Basının kurtuluşuna dair metinde "Abone olTürk basının" sözlerinden "çıkış yollarını değerlendirdi." sözlerine kadar uzanan bölümün tamamını yeniden yazın. Bunu yaparken "promosyon" ifadesini "kampanya" ile değiştirin.

◆ **Alıntı Metin**
....

Dumanlı'ya göre basın nasıl kurtulur?
Abone olTürk basının kronik meselelerine kafa yoran Zaman Gazetesi Genel Müdürü Ekrem Dumanlı, tiraj, promosyon, reklam ve abone ölçeğinde çıkış yollarını değerlendirdi.
Türk medyasının içinde bulunduğu bunalımı aşma yolunda hayli
kafa yoran Zaman Gazetesi Genel Yayın Müdürü Ekrem Dumanlı, 'nehir
yazıları'na devam ediyor. Dumanlı, başlıklı yazısında, tiraj,
promosyon, reklam ve abone ölçeğinde çıkış yollarını
değerlendirdi:
Geçen hafta bu köşede gazetenin ürün haline gelmeden önceki
safhasına değinmiş, haberciliğe vurgu yapmıştık. Gazetelerin sadece
bir kağıt satışı olmadığını, bilginin zâtî değeri sayesinde
gazetelerin ayakta kalabildiğini ifade etmeye çalışmıştık.

....

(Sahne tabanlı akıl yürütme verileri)
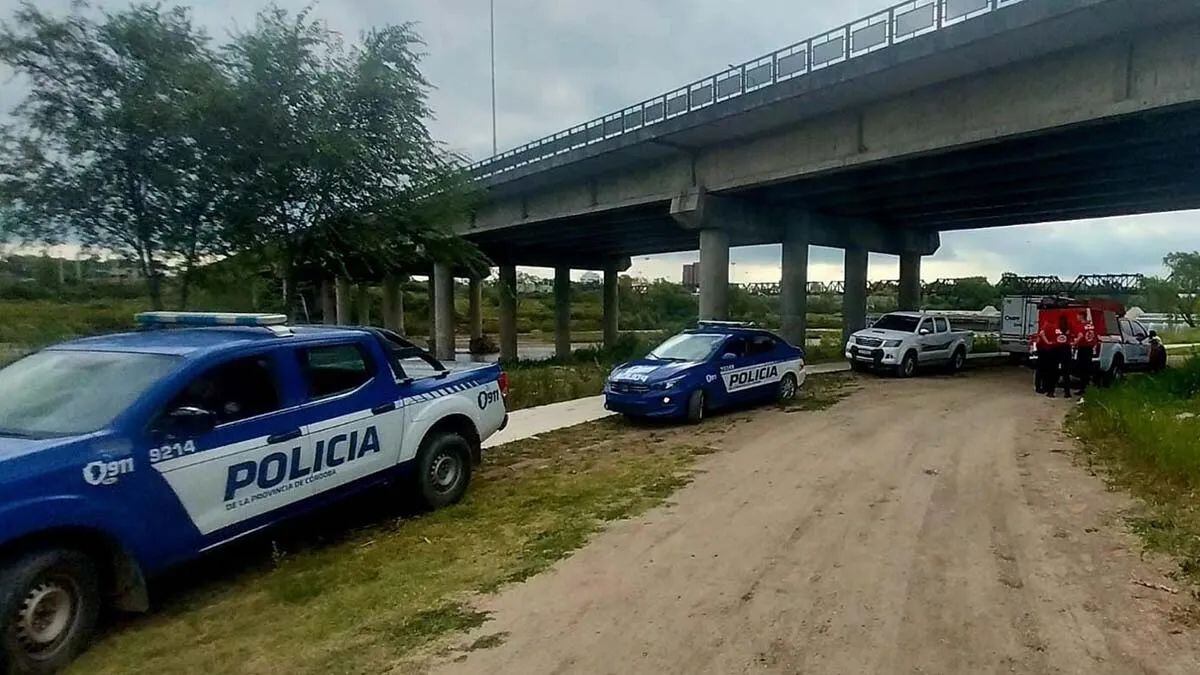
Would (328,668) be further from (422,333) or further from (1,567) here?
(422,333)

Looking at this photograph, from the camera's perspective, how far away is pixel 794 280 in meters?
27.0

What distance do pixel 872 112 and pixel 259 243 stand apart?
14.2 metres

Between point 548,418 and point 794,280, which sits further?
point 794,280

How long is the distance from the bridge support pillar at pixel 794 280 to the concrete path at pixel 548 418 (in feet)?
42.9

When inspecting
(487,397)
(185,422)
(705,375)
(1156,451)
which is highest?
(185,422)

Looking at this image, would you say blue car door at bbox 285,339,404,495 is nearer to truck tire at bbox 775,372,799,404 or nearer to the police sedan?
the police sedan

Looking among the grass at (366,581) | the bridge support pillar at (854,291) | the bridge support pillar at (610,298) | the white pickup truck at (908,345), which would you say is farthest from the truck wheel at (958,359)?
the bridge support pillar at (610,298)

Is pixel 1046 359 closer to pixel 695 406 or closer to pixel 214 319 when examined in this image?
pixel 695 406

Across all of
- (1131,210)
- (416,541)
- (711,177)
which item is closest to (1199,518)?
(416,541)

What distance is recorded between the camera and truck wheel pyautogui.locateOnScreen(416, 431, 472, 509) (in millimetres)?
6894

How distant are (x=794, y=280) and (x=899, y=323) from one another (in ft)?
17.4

....

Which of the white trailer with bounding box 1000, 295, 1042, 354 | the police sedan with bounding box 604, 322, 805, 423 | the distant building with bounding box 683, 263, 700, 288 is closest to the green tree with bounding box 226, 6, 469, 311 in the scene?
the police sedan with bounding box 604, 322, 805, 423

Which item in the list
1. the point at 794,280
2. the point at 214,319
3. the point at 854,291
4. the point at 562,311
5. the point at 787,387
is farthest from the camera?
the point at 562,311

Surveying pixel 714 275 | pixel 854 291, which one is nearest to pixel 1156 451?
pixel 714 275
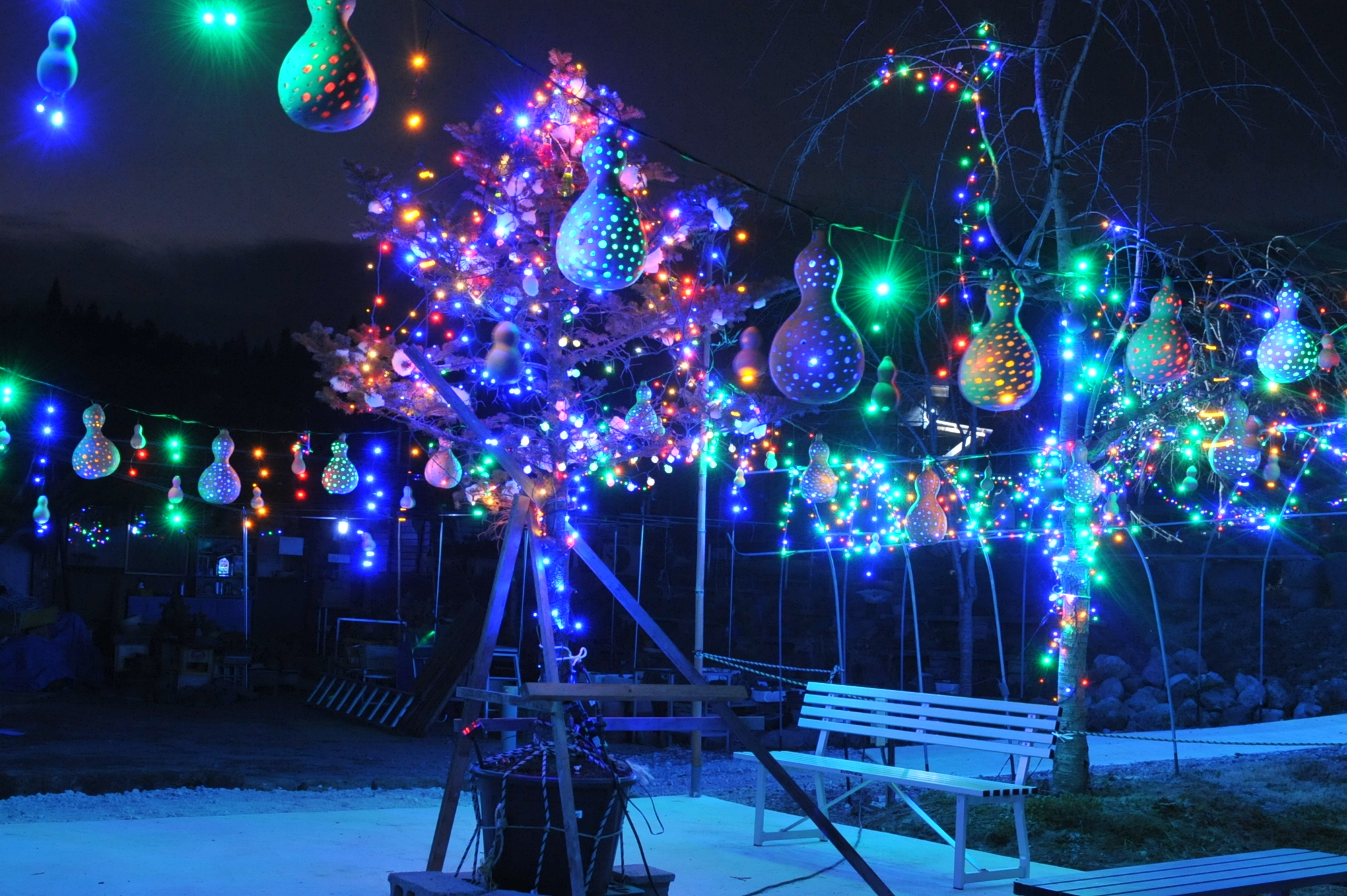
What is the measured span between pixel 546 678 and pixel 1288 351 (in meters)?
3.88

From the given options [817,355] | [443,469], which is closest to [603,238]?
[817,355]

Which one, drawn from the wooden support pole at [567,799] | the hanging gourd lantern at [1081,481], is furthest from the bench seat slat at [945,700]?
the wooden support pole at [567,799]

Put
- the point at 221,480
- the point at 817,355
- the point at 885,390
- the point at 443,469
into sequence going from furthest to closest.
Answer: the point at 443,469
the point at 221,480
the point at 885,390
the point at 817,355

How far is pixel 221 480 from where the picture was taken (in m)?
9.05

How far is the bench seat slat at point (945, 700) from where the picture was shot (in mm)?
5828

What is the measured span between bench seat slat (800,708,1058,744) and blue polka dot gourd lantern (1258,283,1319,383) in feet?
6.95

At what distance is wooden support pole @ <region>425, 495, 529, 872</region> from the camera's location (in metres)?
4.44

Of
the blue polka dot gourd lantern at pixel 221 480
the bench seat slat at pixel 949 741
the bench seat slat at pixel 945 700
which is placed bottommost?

....

◆ **Elde Edilen Çıktı**
Abone olTürk basının kronik meselelerine kafa yoran Zaman Gazetesi Genel Müdürü Ekrem Dumanlı, tiraj, kampanya, reklam ve abone ölçeğinde çıkış yollarını değerlendirdi.